Naxos, 8.574144; EAN: 7 47131 41447 5

Das Sinfonieorchester der University of Michigan unter der Leitung von Kenneth Kiesler präsentiert eine Auswahl von Orchesterwerken der jung verstorbenen tschechischen Komponistin Vítězslava Kaprálová (1915–1940), u.a. ihre Militär-Sinfonietta, ihr Klavierkonzert sowie zwei Orchesterlieder. Es handelt sich dabei um Mitschnitte eines Festivals zu Ehren der Komponistin aus dem Jahre 2015. Die Solisten sind der Tenor Nicholas Phan und die Pianistin Amy I-Lin Cheng.

25 Jahre ist die tschechische Komponistin Vítězslava Kaprálová nur alt geworden, und doch hat sie in ihrem kurzen Leben ein beachtliches Œuvre geschaffen, das eine Reihe von zeitgenössischen Tendenzen aufgreift und zu individuellen Lösungen bis hin zu einer Art Reifestil (insofern man dies in so jungen Jahren überhaupt sagen kann) führt. Zu ihren (Kompositions-)Lehrern zählten dabei ihr Vater Václav Kaprál (1889–1947), selbst Komponist, ab 1930 am Konservatorium ihrer Heimatstadt Vilém Petrželka (1889–1967), dann von 1935 bis 1937 am Prager Konservatorium Vítězslav Novák und schließlich, dank eines Stipendiums, ab 1937 in Paris Bohuslav Martinů. Kaprálová war zudem Dirigentin, und auch hier liest sich die Liste ihrer Lehrer illuster. Insgesamt sind 25 Werke mit Opuszahlen überliefert, zu denen sich noch eine Reihe kleinerer (Gelegenheits-)Kompositionen gesellen. Ihr früher Tod in Montpellier war einer Infektionskrankheit (Tuberkulose oder Typhus) geschuldet.
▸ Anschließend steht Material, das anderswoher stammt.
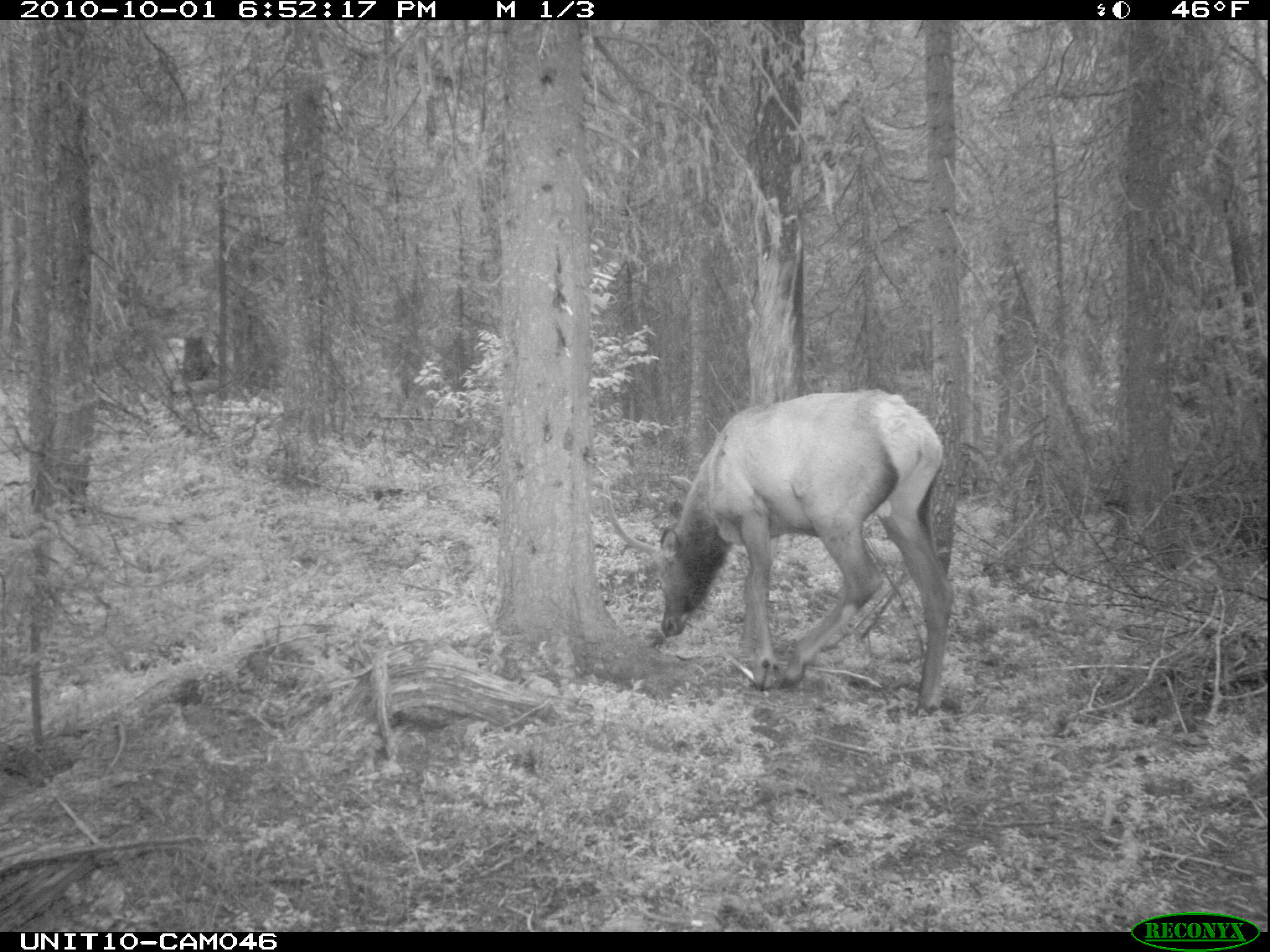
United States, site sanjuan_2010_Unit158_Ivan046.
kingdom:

Die vorliegende CD liefert einen Querschnitt ihres orchestralen Schaffens. Die beiden umfänglichsten Werke sind dabei die Militär-Sinfonietta op. 11 aus den Jahren 1936/37 sowie das Klavierkonzert d-moll op. 7, das 1934/35 zum Abschluss ihrer Studien in Brünn entstand. Hierbei verrät das Klavierkonzert noch deutlich spätromantische Einflüsse, trotz der kompakteren Form hat insbesondere Rachmaninow Pate gestanden. Dabei spielt der langsame Satz, der ohne Unterbrechung in das Finale übergeht, nur die Rolle eines kurzen, dunkel getönten (und interessanterweise ein wenig nordisch klingenden) Intermezzos. Ein schönes, attraktives Werk, und eine beachtliche Talentprobe der kaum 20-jährigen Komponistin, aber noch wenig individuell geprägt. Es ist eine Randnotiz wert, dass das Werk wohl eher wenig den Einfluss ihres damaligen Lehrers Petrželka verrät, dessen eigene Werke aus dieser Zeit deutlich avancierter sind.

Die einsätzige Militär-Sinfonietta op. 11, ein viertelstündiges Allegro in e-moll mit ruhigerem Mittelteil, das besonders durch sein ausgesprochen markantes Hauptthema geprägt ist, entstand nur zwei Jahre später, zeigt Kaprálová aber bereits deutlich weiter in ihrer Entwicklung. Hier trifft ein der tschechischen Folklore entlehnter Tonfall auf robusten Neoklassizismus, und das Interesse an den Farben des Orchesters (apart etwa die Flageoletteffekte ab 10:04) verrät auch Kaprálovás Interesse an französischer Musik, hier vielleicht noch eher des Impressionismus als jüngeren Tendenzen. Den Bezug zum Titel stellen dabei u. a. die stilisierten Fanfaren her, mit denen das Werk beginnt, aber insgesamt ist das militärische Element nicht übermäßig präsent. Der Titel mag einen Bezug zu Janáček suggerieren, doch ist der Einfluss von dessen eigener Sinfonietta eigentlich nicht besonders stark ausgeprägt; eher schon kann man Parallelen zu anderen tschechischen Komponisten jener Zeit ziehen wie zum Beispiel Pavel Bořkovec (man beachte etwa sein Sinfonisches Allegro Start aus dem Jahr 1929). Kaprálovás Sinfonietta ist ein kraftvolles, energisches Werk, das nicht umsonst als eine ihrer musikalischen Visitenkarten gilt. Ein Jahr nach seiner Entstehung dirigierte sie es selbst im Rahmen des ISCM Festivals für neue Musik in London als Vertreterin der tschechischen Musik.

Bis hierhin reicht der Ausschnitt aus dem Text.